RECORD EXTRACTS:
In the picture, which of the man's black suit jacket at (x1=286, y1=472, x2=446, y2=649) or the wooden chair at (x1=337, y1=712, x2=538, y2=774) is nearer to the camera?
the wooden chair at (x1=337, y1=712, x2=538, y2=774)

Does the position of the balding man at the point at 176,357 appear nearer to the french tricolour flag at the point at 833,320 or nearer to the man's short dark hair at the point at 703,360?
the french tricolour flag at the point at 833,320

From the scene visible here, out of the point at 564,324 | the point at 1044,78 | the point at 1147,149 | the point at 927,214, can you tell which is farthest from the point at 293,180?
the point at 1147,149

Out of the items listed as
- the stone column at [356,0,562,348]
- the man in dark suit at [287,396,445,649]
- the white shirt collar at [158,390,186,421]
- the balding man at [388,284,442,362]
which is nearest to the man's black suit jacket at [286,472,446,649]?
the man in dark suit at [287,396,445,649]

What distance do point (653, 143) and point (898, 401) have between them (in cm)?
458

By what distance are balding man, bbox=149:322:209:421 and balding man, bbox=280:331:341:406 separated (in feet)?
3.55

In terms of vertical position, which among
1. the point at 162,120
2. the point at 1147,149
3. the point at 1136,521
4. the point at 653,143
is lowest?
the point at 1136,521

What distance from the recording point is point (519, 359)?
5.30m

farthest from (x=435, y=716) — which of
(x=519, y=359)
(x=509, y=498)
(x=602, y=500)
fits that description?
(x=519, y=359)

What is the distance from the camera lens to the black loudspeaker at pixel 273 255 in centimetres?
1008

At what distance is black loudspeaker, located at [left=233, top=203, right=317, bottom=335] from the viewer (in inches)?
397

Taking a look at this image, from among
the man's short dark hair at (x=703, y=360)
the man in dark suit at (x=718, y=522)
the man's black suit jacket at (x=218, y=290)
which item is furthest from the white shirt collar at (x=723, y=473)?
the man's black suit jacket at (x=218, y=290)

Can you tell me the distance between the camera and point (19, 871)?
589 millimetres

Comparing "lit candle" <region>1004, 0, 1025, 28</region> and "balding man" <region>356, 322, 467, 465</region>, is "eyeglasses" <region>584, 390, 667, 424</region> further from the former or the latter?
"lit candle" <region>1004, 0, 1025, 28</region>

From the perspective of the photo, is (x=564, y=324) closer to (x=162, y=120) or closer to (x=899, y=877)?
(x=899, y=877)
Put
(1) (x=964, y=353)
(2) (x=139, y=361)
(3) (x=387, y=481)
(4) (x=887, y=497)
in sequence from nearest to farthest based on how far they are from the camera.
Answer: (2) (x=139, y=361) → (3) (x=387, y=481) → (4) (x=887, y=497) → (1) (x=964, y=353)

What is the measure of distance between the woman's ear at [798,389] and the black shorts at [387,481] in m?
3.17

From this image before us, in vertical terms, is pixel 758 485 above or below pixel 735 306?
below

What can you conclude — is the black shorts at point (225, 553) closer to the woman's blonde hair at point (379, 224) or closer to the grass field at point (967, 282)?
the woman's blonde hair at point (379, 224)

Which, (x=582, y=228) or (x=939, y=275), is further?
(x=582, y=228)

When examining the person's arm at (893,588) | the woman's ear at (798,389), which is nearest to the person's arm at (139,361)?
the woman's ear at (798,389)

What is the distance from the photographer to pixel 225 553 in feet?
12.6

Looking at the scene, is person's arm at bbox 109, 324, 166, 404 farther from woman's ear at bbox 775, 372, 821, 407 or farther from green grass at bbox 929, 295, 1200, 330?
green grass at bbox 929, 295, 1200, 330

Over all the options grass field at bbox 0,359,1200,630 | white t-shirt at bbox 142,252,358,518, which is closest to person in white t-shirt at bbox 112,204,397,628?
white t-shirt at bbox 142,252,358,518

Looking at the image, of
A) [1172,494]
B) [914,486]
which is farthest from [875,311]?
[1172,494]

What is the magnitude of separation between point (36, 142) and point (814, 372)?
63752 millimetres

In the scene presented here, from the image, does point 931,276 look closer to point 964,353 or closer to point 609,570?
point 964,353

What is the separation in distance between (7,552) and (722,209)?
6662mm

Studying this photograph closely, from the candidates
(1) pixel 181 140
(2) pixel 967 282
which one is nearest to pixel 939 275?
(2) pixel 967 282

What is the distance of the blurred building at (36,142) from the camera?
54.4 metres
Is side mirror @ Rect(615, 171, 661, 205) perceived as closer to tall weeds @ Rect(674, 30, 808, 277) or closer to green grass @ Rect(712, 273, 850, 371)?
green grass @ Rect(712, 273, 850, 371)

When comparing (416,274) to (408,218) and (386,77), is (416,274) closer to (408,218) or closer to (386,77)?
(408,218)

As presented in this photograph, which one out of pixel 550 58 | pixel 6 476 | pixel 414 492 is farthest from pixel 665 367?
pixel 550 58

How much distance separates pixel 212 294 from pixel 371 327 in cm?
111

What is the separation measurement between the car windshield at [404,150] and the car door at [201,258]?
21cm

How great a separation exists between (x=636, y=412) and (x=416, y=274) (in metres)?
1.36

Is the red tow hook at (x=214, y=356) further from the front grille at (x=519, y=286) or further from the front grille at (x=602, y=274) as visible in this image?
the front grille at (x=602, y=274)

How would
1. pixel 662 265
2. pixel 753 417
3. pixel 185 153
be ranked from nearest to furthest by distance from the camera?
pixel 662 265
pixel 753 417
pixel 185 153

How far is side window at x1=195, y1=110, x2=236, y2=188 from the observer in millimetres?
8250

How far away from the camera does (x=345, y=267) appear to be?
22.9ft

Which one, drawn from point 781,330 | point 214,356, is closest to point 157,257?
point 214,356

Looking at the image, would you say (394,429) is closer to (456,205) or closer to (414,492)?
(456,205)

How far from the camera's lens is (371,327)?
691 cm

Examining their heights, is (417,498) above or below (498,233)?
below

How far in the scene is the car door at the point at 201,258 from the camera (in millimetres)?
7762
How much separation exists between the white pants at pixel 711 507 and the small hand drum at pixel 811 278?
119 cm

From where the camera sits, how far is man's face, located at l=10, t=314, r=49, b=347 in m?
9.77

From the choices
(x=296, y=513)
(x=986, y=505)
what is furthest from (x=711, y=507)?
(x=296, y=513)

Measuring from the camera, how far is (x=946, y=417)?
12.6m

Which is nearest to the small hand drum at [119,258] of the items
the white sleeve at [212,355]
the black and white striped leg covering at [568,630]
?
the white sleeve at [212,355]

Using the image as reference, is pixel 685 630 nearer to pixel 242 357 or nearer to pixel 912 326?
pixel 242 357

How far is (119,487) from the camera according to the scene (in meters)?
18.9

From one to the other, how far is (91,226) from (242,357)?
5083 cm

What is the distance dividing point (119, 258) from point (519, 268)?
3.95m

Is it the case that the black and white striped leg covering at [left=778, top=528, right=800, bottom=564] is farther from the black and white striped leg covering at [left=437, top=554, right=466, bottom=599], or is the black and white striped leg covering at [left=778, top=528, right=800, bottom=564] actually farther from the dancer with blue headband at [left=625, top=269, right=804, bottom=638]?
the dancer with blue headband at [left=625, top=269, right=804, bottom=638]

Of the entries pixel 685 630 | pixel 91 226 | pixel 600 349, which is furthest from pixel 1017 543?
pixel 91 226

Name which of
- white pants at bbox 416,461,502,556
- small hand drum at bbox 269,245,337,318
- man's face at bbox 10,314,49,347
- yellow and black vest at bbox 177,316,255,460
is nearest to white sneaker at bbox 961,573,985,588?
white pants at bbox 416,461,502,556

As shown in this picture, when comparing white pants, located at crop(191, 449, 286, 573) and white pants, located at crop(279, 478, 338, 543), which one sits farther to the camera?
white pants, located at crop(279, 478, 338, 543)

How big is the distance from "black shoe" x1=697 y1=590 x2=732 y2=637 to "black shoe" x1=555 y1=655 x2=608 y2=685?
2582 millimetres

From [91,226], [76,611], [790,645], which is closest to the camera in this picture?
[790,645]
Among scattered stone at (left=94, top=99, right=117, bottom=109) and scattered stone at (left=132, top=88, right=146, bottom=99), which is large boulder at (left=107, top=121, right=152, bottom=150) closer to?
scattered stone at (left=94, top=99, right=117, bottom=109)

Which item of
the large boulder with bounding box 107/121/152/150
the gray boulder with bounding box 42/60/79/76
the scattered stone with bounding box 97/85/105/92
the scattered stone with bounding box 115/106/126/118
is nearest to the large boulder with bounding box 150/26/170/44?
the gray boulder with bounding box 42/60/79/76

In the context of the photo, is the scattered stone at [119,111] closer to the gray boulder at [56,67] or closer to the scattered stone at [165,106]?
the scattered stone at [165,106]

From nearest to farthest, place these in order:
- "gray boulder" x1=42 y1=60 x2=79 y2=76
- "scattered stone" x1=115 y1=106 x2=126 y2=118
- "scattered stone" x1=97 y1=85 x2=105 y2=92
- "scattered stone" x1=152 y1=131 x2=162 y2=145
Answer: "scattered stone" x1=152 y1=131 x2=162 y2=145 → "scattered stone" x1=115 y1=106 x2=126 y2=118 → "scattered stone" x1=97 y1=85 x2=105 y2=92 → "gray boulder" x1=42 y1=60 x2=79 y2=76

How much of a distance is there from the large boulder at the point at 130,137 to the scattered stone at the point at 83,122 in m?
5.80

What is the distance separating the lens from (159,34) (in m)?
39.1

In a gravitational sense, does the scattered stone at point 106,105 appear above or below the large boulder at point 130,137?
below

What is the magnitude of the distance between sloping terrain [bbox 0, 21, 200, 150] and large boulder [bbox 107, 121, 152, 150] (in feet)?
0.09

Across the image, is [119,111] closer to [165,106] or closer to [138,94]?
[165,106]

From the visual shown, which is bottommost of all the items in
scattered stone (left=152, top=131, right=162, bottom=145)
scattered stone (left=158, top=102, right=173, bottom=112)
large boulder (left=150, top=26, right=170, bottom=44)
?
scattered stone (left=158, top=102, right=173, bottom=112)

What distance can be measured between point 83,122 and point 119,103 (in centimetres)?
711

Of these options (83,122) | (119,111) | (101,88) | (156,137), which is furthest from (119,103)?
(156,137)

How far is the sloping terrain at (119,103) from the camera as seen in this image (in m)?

PROBLEM REQUIREMENTS: Copy out the records from the start through the line containing "589 millimetres", inclusive, reproducing each line exactly.

WRITTEN SOLUTION:
In the picture, which of the man's black suit jacket at (x1=286, y1=472, x2=446, y2=649) or the wooden chair at (x1=337, y1=712, x2=538, y2=774) is nearer to the camera?
the wooden chair at (x1=337, y1=712, x2=538, y2=774)

Does the position of the balding man at the point at 176,357 appear nearer to the french tricolour flag at the point at 833,320 or nearer to the man's short dark hair at the point at 703,360?
the french tricolour flag at the point at 833,320

From the scene visible here, out of the point at 564,324 | the point at 1044,78 | the point at 1147,149 | the point at 927,214, can you tell which is farthest from the point at 293,180?
the point at 1147,149

Out of the items listed as
- the stone column at [356,0,562,348]
- the man in dark suit at [287,396,445,649]
- the white shirt collar at [158,390,186,421]
- the balding man at [388,284,442,362]
which is nearest to the man's black suit jacket at [286,472,446,649]?
the man in dark suit at [287,396,445,649]

What distance do point (653, 143) and point (898, 401) have between them (in cm)?
458

By what distance are balding man, bbox=149:322:209:421 and balding man, bbox=280:331:341:406 separated (in feet)?
3.55

In terms of vertical position, which among
1. the point at 162,120
2. the point at 1147,149
3. the point at 1136,521
4. the point at 653,143
is lowest?
the point at 1136,521

What distance from the recording point is point (519, 359)?
5.30m

farthest from (x=435, y=716) — which of
(x=519, y=359)
(x=509, y=498)
(x=602, y=500)
fits that description?
(x=519, y=359)

What is the distance from the camera lens to the black loudspeaker at pixel 273 255 in centimetres?
1008

At what distance is black loudspeaker, located at [left=233, top=203, right=317, bottom=335] from the viewer (in inches)?
397

Taking a look at this image, from among
the man's short dark hair at (x=703, y=360)
the man in dark suit at (x=718, y=522)
the man's black suit jacket at (x=218, y=290)
which item is furthest from the white shirt collar at (x=723, y=473)?
the man's black suit jacket at (x=218, y=290)

Can you tell me the distance between the camera and point (19, 871)?
589 millimetres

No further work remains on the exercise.